MATCH:1  	SIZE:1153525978	"/mnt/restore/0000000238.MOV"

MATCH:2         SIZE:2335727    "/mnt/media/pics/IMAG0107.jpg"
MATCH:2         SIZE:2335727    "/mnt/restore/PIC-00000019238.JPG"

MATCH:3 ✓       SIZE:4764       "/home/admin/work_files/2019/o/go/pkg/mod/github.com/go-sql-driver/mysql@v1.5.0/rows.go"
MATCH:3 ✓       SIZE:4764       "/home/admin/go/src/github.com/go-sql-driver/mysql/rows.go"

To use the output to help you remove duplicates, run this

$ egrep "(^$|^MATCH:)" /tmp/dupes.txt | sed -e 's/^[^"]*//' > /tmp/dupes.raw

and edit /tmp/dupes.raw to REMOVE ALL FILES YOU WANT TO KEEP.
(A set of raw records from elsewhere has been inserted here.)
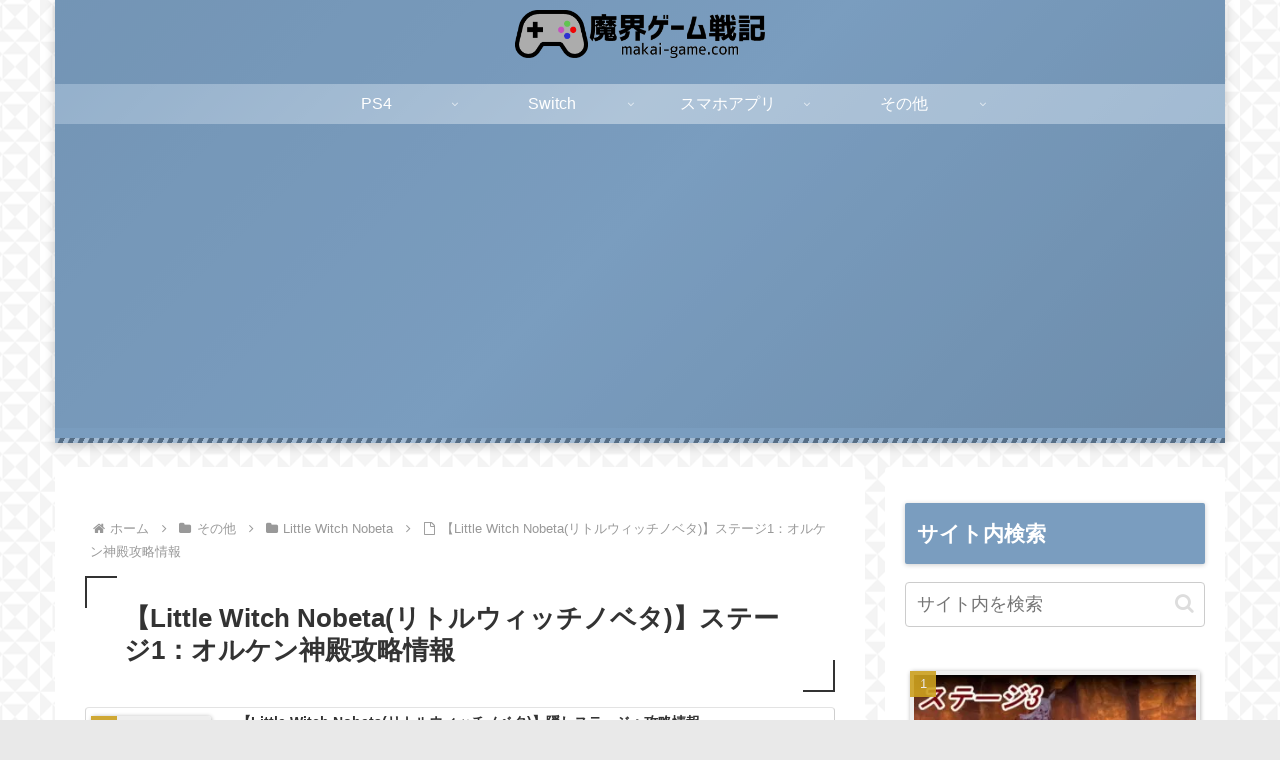

--- FILE ---
content_type: text/html; charset=utf-8
request_url: https://www.google.com/recaptcha/api2/aframe
body_size: 267
content:
<!DOCTYPE HTML><html><head><meta http-equiv="content-type" content="text/html; charset=UTF-8"></head><body><script nonce="2fPQtqAwY0aCdS4S0GON-w">/** Anti-fraud and anti-abuse applications only. See google.com/recaptcha */ try{var clients={'sodar':'https://pagead2.googlesyndication.com/pagead/sodar?'};window.addEventListener("message",function(a){try{if(a.source===window.parent){var b=JSON.parse(a.data);var c=clients[b['id']];if(c){var d=document.createElement('img');d.src=c+b['params']+'&rc='+(localStorage.getItem("rc::a")?sessionStorage.getItem("rc::b"):"");window.document.body.appendChild(d);sessionStorage.setItem("rc::e",parseInt(sessionStorage.getItem("rc::e")||0)+1);localStorage.setItem("rc::h",'1768418832742');}}}catch(b){}});window.parent.postMessage("_grecaptcha_ready", "*");}catch(b){}</script></body></html>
Once you're confident that the only files left are the ones you want to disappear, which may resemble my edits --

# file /tmp/dupes.raw

"/mnt/restore/0000000238.MOV"

"/mnt/restore/PIC-00000019238.JPG"

"/home/admin/work_files/2019/0/go/pkg/mod/github.com/go-sql-driver/mysql@v1.5.0/rows.go"

-- run this and re-read your list of files that are about to go away forever:

$ sed -e 's/^"/rm "/' /tmp/dupes.raw
rm "/mnt/restore/0000000238.MOV"

rm "/mnt/restore/PIC-00000019238.JPG"

rm "/home/admin/work_files/2019/o/go/pkg/mod/github.com/go-sql-driver/mysql@v1.5.0/rows.go"

If the above rm commands look good to you, complete the deduplication:

# sed -e 's/^"/rm "/' /tmp/dupes.raw | sh

(remove the comment character to actually perform the deletion.)